One mic is in the sweet spot in the first row, and the opposite corners of the seating area get a mic each as well. The middle of the second row gets another mic for good measure, giving us a total of 4 microphone positions for 7 listener seats. There is no one right way to place the mics in a space, just try to get a good distribution of mics across the listening area. The mic placed in the ‘sweet spot’ (position 1) will be used to set speaker levels, but all mics have to be used for subwoofer alignment and system EQ.


It is difficult to do this topic justice in a short article, so I will attempt to cover some of the best practices for equalizing a system. Firstly, and most importantly, one must understand the limitations of equalization. While it is tempting to flatten a curve using parametric or other EQ filters, one false step can lead to major system damage. EQ cannot be used to rectify room acoustical issues. It also should not be used to fix an apparent problem that is audible only at one seat. Rather, it should only be used for tonal shaping, to get a smooth and flat frequency response, as described in the previous article in this series. http://www.palmtechnology.in/Article-87-Acoustic-and-Audio-System-Design-for-Small-Rooms-Part-4-by-Rahul-Sarma.aspx

How do we identify the effect of room acoustics on a frequency response, so that we know to stay far away from it? That is where the multiple mics placed around the listening area come into play. If you have a dip in a frequency response measured in all the microphones, it is unlikely to be a modal issue, which would manifest at the same frequency in all listening positions, at different resonance levels. Even then, it is better to approach with caution and make only gentle changes to the spectrum. It is always more advisable to cut peaks in a response than boost dips, since any boost will eat into system headroom and move you closer to its limit.

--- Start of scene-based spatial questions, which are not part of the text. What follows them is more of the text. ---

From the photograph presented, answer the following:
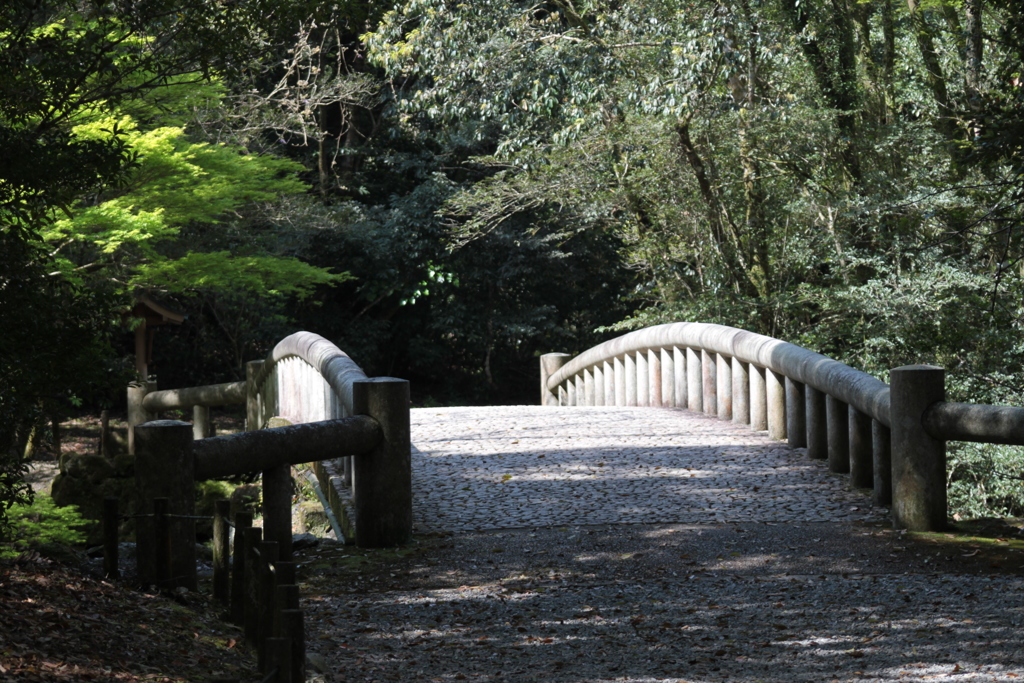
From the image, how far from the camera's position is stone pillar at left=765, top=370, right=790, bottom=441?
887cm

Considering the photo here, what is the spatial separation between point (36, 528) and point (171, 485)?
169cm

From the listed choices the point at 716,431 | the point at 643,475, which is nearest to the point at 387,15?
the point at 716,431

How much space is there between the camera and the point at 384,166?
2205 centimetres

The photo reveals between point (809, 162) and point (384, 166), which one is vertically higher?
point (384, 166)

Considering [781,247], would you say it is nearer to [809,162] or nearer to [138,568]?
[809,162]

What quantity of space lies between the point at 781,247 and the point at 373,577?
1008 cm

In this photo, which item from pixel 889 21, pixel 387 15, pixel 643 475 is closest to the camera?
pixel 643 475

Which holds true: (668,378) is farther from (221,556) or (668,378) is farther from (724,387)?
(221,556)

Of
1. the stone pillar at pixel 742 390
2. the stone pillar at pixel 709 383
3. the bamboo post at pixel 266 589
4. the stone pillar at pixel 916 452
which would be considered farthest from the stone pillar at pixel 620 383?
the bamboo post at pixel 266 589

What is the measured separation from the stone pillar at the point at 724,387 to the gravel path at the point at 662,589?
6.46 ft

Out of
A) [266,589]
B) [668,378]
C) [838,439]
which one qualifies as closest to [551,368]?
[668,378]

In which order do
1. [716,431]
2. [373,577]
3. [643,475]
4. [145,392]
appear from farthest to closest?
[145,392], [716,431], [643,475], [373,577]

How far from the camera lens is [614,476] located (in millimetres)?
7664

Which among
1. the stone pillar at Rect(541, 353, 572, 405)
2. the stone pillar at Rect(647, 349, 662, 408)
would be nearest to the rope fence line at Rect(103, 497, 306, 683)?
the stone pillar at Rect(647, 349, 662, 408)
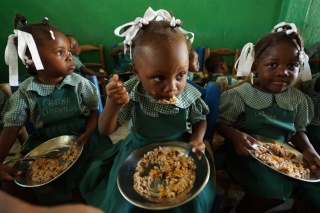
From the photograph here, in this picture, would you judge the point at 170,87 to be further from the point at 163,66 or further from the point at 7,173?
the point at 7,173

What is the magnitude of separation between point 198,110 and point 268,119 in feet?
1.32

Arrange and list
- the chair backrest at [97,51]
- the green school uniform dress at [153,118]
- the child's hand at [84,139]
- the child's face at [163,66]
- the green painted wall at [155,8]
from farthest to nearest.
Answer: the chair backrest at [97,51]
the green painted wall at [155,8]
the child's hand at [84,139]
the green school uniform dress at [153,118]
the child's face at [163,66]

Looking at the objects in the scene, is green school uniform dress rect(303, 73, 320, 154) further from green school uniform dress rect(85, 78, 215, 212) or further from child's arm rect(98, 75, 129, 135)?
child's arm rect(98, 75, 129, 135)

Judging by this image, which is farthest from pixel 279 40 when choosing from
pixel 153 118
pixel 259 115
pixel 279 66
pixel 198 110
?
pixel 153 118

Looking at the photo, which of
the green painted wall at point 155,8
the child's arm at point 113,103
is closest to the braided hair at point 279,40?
the child's arm at point 113,103

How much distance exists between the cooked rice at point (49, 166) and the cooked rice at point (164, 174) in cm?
37

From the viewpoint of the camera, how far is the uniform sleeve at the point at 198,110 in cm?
105

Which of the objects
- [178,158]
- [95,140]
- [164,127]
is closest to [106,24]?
[95,140]

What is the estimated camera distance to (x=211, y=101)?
3.50ft

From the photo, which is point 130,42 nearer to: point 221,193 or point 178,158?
point 178,158

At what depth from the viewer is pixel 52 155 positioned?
3.39 feet

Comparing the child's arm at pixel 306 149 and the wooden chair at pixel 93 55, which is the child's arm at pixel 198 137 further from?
the wooden chair at pixel 93 55

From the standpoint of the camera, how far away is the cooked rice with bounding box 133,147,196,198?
77 centimetres

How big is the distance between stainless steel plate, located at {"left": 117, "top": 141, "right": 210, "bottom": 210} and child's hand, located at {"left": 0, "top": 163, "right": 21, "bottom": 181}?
502 mm
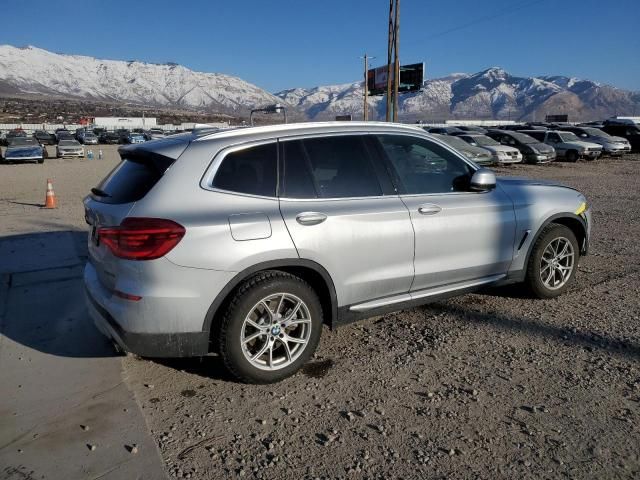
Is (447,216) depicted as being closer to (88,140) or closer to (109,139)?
(88,140)

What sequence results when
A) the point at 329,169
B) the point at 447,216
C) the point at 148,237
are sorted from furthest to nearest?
the point at 447,216
the point at 329,169
the point at 148,237

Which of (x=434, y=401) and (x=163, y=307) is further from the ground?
(x=163, y=307)

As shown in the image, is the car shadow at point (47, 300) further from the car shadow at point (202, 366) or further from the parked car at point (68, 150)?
the parked car at point (68, 150)

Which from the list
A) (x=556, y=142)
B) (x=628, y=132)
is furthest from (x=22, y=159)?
(x=628, y=132)

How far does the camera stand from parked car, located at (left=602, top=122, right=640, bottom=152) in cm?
3075

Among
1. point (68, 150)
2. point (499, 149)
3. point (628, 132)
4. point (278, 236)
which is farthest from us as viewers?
point (68, 150)

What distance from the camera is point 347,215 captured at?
3.56m

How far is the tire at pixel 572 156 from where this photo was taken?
2489 cm

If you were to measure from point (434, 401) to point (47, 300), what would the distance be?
3895mm

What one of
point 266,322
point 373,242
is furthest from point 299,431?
point 373,242

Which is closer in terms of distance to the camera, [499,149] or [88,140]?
[499,149]

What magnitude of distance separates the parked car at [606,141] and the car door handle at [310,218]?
2783 cm

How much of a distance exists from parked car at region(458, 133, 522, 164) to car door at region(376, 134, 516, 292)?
18124mm

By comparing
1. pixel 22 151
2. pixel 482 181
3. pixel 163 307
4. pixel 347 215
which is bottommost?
pixel 22 151
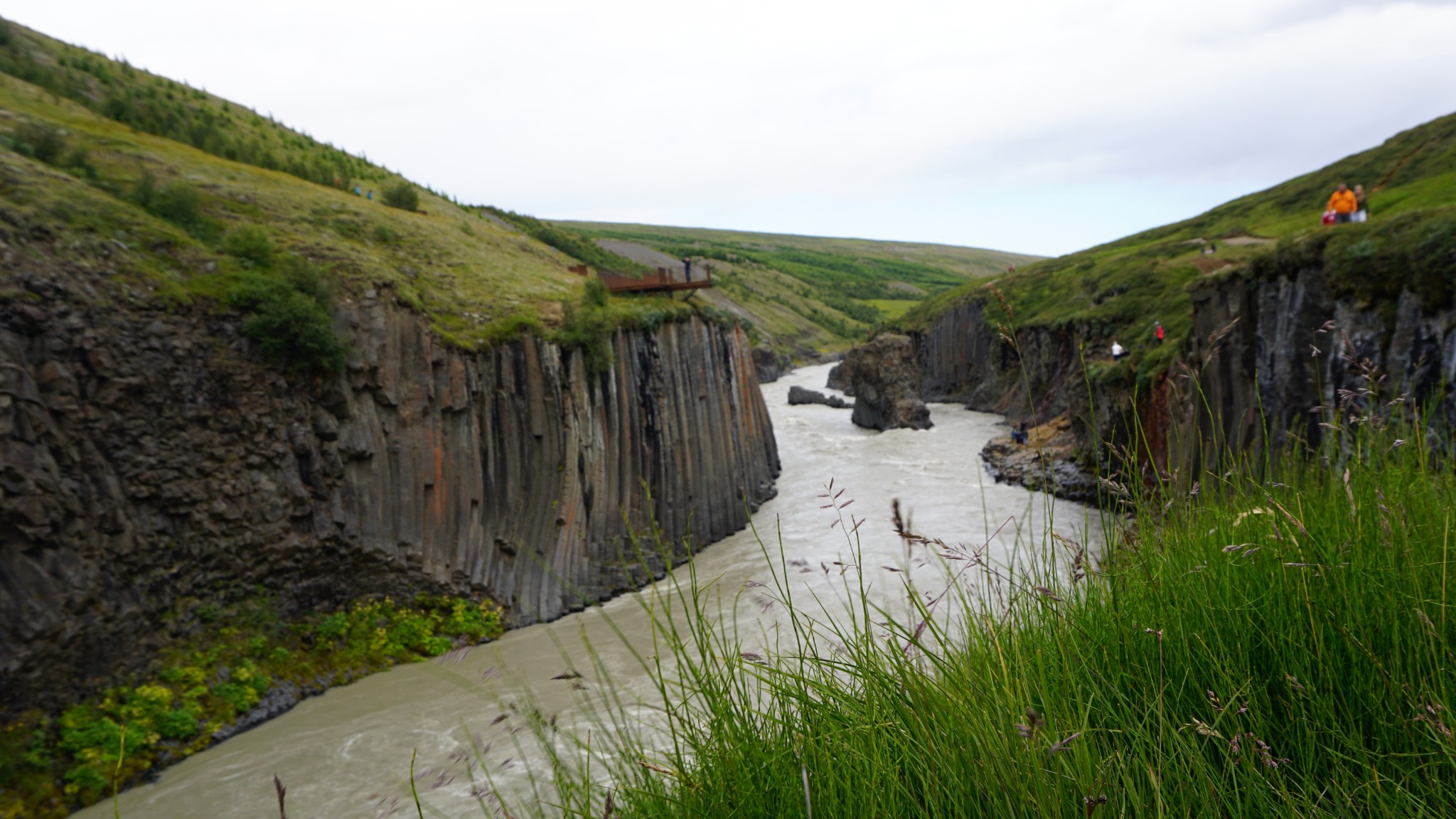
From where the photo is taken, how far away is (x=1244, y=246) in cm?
3328

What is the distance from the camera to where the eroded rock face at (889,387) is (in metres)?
41.5

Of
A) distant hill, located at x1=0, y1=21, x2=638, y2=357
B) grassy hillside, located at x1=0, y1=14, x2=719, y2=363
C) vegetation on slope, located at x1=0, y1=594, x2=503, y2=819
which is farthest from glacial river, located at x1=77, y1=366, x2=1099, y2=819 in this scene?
distant hill, located at x1=0, y1=21, x2=638, y2=357

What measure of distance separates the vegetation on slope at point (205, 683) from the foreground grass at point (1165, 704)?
699 cm

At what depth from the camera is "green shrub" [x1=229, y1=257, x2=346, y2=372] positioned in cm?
1313

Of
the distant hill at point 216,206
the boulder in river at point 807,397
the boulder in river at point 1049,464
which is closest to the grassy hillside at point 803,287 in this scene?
the boulder in river at point 807,397

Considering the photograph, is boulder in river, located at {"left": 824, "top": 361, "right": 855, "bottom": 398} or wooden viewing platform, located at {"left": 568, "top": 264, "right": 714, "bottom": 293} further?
boulder in river, located at {"left": 824, "top": 361, "right": 855, "bottom": 398}

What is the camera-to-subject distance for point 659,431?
805 inches

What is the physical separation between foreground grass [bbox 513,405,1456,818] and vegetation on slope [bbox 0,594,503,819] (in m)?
6.99

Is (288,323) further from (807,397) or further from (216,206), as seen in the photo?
(807,397)

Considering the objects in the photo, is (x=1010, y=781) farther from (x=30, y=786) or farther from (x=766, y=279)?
(x=766, y=279)

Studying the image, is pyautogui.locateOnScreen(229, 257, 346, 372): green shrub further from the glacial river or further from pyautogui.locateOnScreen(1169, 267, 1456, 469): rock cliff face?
pyautogui.locateOnScreen(1169, 267, 1456, 469): rock cliff face

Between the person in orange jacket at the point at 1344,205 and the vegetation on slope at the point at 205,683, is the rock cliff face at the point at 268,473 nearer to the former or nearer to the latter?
the vegetation on slope at the point at 205,683

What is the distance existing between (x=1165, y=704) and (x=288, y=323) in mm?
14660

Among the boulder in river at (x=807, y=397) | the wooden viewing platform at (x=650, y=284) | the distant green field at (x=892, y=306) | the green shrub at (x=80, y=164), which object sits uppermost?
the distant green field at (x=892, y=306)
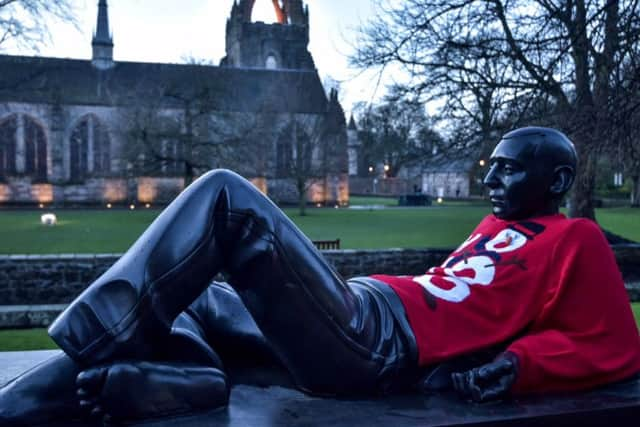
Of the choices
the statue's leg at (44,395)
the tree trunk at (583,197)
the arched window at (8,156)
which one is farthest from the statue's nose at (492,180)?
the arched window at (8,156)

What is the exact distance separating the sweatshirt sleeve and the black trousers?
636mm

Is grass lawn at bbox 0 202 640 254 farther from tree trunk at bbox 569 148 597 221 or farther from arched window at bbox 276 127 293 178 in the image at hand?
arched window at bbox 276 127 293 178

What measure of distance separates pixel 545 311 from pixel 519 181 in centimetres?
70

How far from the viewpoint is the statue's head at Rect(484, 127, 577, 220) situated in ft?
10.3

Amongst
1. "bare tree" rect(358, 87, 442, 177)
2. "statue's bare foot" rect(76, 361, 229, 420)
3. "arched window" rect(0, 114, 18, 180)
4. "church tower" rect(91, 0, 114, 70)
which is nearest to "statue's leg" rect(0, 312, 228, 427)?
"statue's bare foot" rect(76, 361, 229, 420)

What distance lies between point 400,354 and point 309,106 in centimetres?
5526

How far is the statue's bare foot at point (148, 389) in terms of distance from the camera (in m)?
2.29

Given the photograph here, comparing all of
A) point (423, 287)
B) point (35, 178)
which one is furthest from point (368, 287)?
point (35, 178)

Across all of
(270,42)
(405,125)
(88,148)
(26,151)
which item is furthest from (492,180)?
(270,42)

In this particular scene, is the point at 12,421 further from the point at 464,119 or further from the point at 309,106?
the point at 309,106

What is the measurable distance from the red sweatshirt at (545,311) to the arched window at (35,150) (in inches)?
2169

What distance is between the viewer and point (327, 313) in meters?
2.64

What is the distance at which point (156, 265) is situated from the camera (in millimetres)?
2355

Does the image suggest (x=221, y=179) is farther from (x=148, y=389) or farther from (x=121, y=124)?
(x=121, y=124)
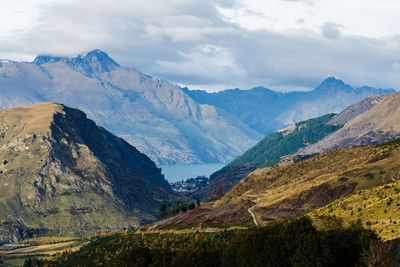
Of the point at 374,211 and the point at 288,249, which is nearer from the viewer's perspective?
the point at 288,249

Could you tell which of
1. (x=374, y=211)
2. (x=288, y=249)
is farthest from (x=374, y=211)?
(x=288, y=249)

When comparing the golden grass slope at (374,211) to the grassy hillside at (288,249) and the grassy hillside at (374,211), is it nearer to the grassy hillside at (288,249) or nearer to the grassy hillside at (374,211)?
the grassy hillside at (374,211)

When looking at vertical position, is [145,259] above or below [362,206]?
below

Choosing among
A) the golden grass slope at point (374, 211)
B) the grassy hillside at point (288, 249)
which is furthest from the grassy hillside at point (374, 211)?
the grassy hillside at point (288, 249)

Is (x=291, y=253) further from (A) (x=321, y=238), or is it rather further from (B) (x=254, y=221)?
(B) (x=254, y=221)

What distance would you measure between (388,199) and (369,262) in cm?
3203

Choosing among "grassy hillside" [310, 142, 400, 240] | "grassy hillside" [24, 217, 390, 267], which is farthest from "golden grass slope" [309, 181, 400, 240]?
"grassy hillside" [24, 217, 390, 267]

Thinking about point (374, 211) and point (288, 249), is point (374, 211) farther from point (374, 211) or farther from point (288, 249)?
point (288, 249)

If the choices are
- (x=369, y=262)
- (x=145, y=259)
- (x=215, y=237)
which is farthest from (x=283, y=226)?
(x=215, y=237)

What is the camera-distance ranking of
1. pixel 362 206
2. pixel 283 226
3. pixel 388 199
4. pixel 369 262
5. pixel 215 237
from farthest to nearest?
pixel 215 237 → pixel 362 206 → pixel 388 199 → pixel 283 226 → pixel 369 262

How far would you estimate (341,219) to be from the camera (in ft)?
404

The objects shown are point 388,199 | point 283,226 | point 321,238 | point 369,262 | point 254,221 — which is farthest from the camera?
point 254,221

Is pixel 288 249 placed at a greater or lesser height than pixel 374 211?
lesser

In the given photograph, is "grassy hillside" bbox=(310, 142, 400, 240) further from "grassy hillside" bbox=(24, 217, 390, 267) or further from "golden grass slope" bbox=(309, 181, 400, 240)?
"grassy hillside" bbox=(24, 217, 390, 267)
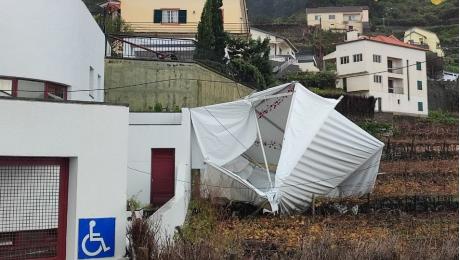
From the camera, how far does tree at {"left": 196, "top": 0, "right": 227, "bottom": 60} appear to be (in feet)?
80.5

The most common mistake made while system tuning is to try and boost a dip that is actually indicative of a nasty energy cancellation due to signals arriving out of phase at a specific position. Increasing the output of those frequencies doesn’t result in any visible change to the frequency response, so one might try to boost the same frequencies with an even higher gain. Before you know it, you have used up the system headroom and eventually fry the system as it runs near its limits!

Fig.2: Test Microphone Positions

System optimization

There are many other processes required to optimize a system for a particular purpose, and it is important to not take any shortcuts. We have only covered a small portion of system optimization, and even the topics we have covered like equalization take months/years of study and practice to truly master.

Time alignment, setting effective limiters to protect the system, creating presets for different ways of using a system and phase measurements are just some of the many other system optimization tasks. It is also worthwhile to test each speaker independently to ensure you have received them in working condition. Never assume that a speaker fresh out of a sealed box must be in perfect working condition. Drivers can be out of phase, and can sometimes even be damaged. It is worthwhile measuring the harmonic distortion curves of each speaker to compare with the factory datasheets. This will ensure that you start optimizing a working system.

Finally, the most important tools required to optimize a system are your ears. There is no substitute for a good ear, and the only way to truly create a good sounding system is to use a combination of measuring tools and critical listening to verify your work. Critical listening ability sets apart the good from the truly great system designers. It is something that can be developed and improved with practice and experience, and therefore needs to be given importance while honing your system optimization skills!